[DOCUMENT SEGMENT]:
□ □ □ □ □ □ □

It is interesting to note that several other researches have been conducted to support this claim and replicate the results found by Rauscher and Shaw, all of which were unsuccessful. This altogether renewed the public debate about the Mozart Effect Controversy. It has always spawned a lot of criticisms and some people are looking for more scientific evidence.

Other Researches

Others who hopped into the Mozart effect bandwagon claim that listening to it offered many numerous effects and could alleviate mental and physical health problems. For instance, they conducted some tests on patients with epilepsy and found a decrease in epileptic activity, however, it is not exclusive to Mozart as the songs of the Greek composer Yanni also achieved the same results. As such, shouldn’t there also be a Yanni effect?

There was also a paper-folding and maze solving experiments conducted by Eliot that showed significant positive performance after subjects have been exposed to Mozart.

The Reality

The truth is, whether it is Mozart or any other subtle music composer, the result is the same. It brings pleasure, it has the ability to ease pain and it can enhance attention. The Mozart Effect is simply a misinterpretation of the study which was designed to test the effect exposure to music could do to the performance of college students. For Shaw and Rauscher, what they have shown in their study is that there are patterns of neurons that fire in sequences, and that there appear to be pre-existing sites in the brain that respond to specific frequencies. But there is nothing in the study that is the same as saying “listening to Mozart increases intelligence in children.”

You might be surprised, but this effect was never tested on children, let alone babies and fetuses.

Any therapeutic result can come not only from Mozart’s music, but the same effect can be acquired when listening, dancing or simply humming to a piece of music one finds inspiring. Listening to classical music may be able to soothe your baby and help him appreciate classical music later in life, but it won’t make him or her smarter.

□ □ □ □ □ □ □

[DATA]:
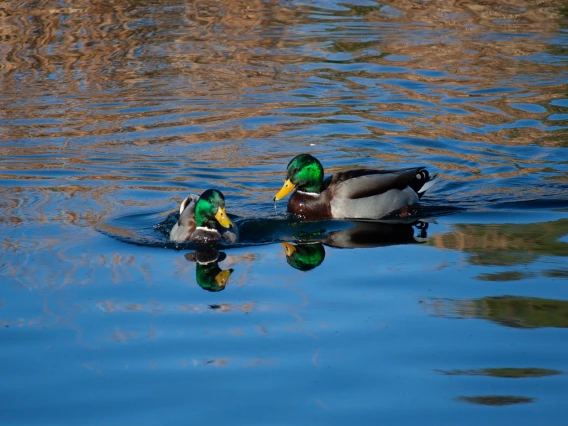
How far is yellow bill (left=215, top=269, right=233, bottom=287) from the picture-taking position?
26.4 ft

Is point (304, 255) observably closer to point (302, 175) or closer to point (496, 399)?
point (302, 175)

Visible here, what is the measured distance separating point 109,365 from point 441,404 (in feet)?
6.56

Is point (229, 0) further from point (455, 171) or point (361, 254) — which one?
point (361, 254)

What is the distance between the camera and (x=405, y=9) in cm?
1933

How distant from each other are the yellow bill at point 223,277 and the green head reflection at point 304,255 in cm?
54

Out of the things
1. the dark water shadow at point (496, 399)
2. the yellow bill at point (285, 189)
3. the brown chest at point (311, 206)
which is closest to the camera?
the dark water shadow at point (496, 399)

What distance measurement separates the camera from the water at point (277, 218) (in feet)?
19.9

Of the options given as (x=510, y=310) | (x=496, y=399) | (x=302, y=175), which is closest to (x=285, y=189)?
(x=302, y=175)

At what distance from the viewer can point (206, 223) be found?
914 centimetres

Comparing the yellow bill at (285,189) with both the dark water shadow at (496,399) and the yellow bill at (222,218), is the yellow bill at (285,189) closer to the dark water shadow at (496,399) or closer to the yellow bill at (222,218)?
the yellow bill at (222,218)

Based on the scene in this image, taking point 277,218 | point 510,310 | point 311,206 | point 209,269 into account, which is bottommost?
point 510,310

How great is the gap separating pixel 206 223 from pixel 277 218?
3.96 feet

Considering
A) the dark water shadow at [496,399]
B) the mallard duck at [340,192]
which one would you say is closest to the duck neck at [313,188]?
the mallard duck at [340,192]

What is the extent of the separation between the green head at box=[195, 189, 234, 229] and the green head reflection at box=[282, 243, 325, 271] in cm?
57
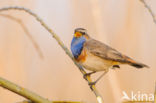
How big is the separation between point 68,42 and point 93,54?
2.76ft

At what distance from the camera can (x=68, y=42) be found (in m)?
2.15

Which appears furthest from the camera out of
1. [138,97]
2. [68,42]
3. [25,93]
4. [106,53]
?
[68,42]

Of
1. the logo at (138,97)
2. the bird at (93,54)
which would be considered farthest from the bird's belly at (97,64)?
the logo at (138,97)

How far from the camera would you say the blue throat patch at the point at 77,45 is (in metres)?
1.29

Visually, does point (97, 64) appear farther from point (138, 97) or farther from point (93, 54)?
point (138, 97)

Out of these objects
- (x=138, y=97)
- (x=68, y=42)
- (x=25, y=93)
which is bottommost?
(x=138, y=97)

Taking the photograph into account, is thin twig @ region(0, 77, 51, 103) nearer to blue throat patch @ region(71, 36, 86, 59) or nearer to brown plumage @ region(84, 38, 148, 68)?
brown plumage @ region(84, 38, 148, 68)

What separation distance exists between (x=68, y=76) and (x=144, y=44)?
509 millimetres

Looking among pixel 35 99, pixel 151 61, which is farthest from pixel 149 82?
pixel 35 99

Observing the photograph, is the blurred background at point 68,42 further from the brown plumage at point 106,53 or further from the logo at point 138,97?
the brown plumage at point 106,53

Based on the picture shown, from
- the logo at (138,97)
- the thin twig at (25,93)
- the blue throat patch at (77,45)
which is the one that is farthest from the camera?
the blue throat patch at (77,45)

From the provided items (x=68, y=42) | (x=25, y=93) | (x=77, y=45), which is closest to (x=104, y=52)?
(x=77, y=45)

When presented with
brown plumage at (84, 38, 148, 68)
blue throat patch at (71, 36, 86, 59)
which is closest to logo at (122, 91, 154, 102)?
brown plumage at (84, 38, 148, 68)

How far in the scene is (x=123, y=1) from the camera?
1944 mm
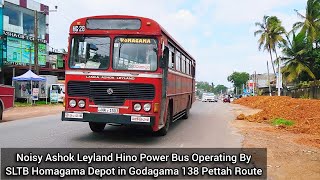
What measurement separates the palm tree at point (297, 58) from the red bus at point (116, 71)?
3765cm

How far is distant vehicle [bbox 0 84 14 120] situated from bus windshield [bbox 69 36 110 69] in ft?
23.4

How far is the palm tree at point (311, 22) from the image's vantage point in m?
41.8

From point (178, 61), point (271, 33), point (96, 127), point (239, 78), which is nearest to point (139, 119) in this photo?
point (96, 127)

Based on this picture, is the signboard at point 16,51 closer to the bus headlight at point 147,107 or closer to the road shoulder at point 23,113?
the road shoulder at point 23,113

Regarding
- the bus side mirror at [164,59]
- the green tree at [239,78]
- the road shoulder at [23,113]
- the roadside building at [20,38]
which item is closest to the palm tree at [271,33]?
the roadside building at [20,38]

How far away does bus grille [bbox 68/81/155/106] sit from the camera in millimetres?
9266

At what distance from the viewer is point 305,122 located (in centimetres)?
1534

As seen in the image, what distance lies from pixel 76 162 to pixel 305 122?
1138 centimetres

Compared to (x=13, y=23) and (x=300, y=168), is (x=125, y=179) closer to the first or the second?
(x=300, y=168)

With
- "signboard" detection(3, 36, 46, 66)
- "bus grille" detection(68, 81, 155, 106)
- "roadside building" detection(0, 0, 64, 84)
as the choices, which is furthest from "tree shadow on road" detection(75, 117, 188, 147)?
"signboard" detection(3, 36, 46, 66)

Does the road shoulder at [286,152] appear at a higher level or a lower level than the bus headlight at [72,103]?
lower

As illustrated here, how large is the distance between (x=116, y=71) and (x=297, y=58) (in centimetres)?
3981

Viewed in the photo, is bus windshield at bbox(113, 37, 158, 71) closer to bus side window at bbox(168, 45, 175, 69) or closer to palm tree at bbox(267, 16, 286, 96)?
bus side window at bbox(168, 45, 175, 69)
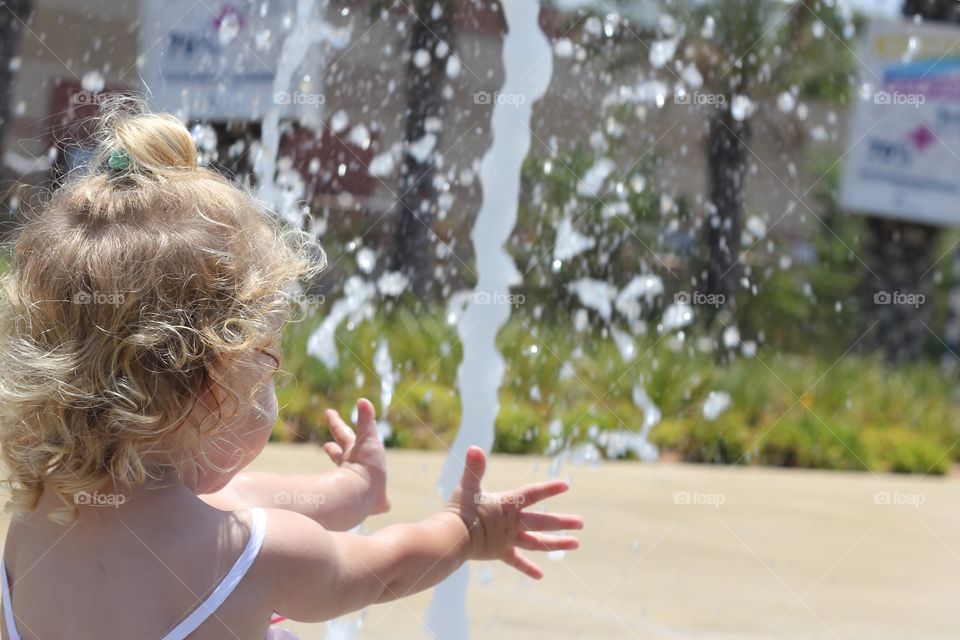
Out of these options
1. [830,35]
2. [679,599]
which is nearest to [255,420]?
[679,599]

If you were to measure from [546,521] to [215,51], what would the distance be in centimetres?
683

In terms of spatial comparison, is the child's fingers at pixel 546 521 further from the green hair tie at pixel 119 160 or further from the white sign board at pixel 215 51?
the white sign board at pixel 215 51

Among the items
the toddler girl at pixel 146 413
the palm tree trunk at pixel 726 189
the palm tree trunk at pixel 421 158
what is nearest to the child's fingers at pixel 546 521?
the toddler girl at pixel 146 413

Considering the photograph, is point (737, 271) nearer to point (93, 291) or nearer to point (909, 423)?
point (909, 423)

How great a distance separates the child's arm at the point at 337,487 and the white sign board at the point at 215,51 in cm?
422

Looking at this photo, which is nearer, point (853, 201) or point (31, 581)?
point (31, 581)

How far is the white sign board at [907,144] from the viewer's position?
10242mm

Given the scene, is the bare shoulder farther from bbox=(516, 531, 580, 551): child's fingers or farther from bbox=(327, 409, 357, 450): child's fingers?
bbox=(327, 409, 357, 450): child's fingers

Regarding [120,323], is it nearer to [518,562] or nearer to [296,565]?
[296,565]

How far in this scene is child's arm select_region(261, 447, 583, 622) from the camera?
1.50 metres

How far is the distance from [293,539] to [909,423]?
24.9 ft

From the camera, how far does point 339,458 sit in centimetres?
206

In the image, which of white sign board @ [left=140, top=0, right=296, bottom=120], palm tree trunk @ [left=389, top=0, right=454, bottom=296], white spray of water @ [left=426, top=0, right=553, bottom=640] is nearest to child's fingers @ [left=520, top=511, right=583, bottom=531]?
white spray of water @ [left=426, top=0, right=553, bottom=640]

□ □ □ □ □ □ □

[ACTION ITEM A]:
In the Mozart Effect passage, whose songs also reduced epileptic activity in patients?
[ACTION ITEM B]:
Carry the Mozart Effect passage forward from its final sentence.
The entries were drawn from a different source than the Mozart Effect passage.

[TASK ANSWER A]:
The songs of the Greek composer Yanni.

[TASK ANSWER B]:
According to a psychology professor Kenneth Steele and head of the James McDonnell, John Bruer, they followed the protocols stated in the study of Shaw and Rauscher in a research participated by 125 students but they could not “find any kind of effect at all.” Many other researchers reported that when the effect is observed, it is because of a boost in mood and not because of any Mozart composition.

Conclusion

So, if you were hoping to cheat your genes or ignore the effect of nutrition and good education by relying on Mozart, you are in for a big disappointment. The team of Dr. Rauscher perform the study on college students, and not on children or babies, and only limited their examination on the behavior of the participants and not their brain.

The truth is, regardless of the kind of music, prenatal and early childhood musical exposure can lead to several long-term positive effects.

This is an example of how science and the media can sometimes confuse our understanding of how things work in this world. We see a line on a scientific journal, we misunderstood it and eventually it became a universal truth, surprisingly even supported by the same scientists whose work was also somehow exaggerated and distorted by the media in the past. Others join in for their financial benefit, and more claims, myths and distortions pile up. Parents want to improve the future of their children and want to defend it. Soon CDs and books go on sale and many government programs are created to distribute them. Soon thereafter, we have a “fact” believed by many.

There’s nothing negative at all about Mozart and his compositions and in fact, they have offered a lot to the world. As for increasing one’s IQ scores by listening to Mozart, this is not true at all. Nevertheless, whether you believe it or not, what harm is there in listening to a classical music master?

References:

Costa-Goimi, E. (1997). The McGill Piano Project: Effects of Piano Instruction on Chidren’s Cognitive Abilities. Paper presented at the Proceedings of the Third Triennial ESCOM Conference, Uppsala, Sweden

Eliot, J. (1980).  Classification of Figural Spatial Tests. Perceptual and Motor Skills, 51, 847-851;

Willingham, Daniel T. (2006). Brain-Based Learning: More Fiction that Fact. American Educator. Fall.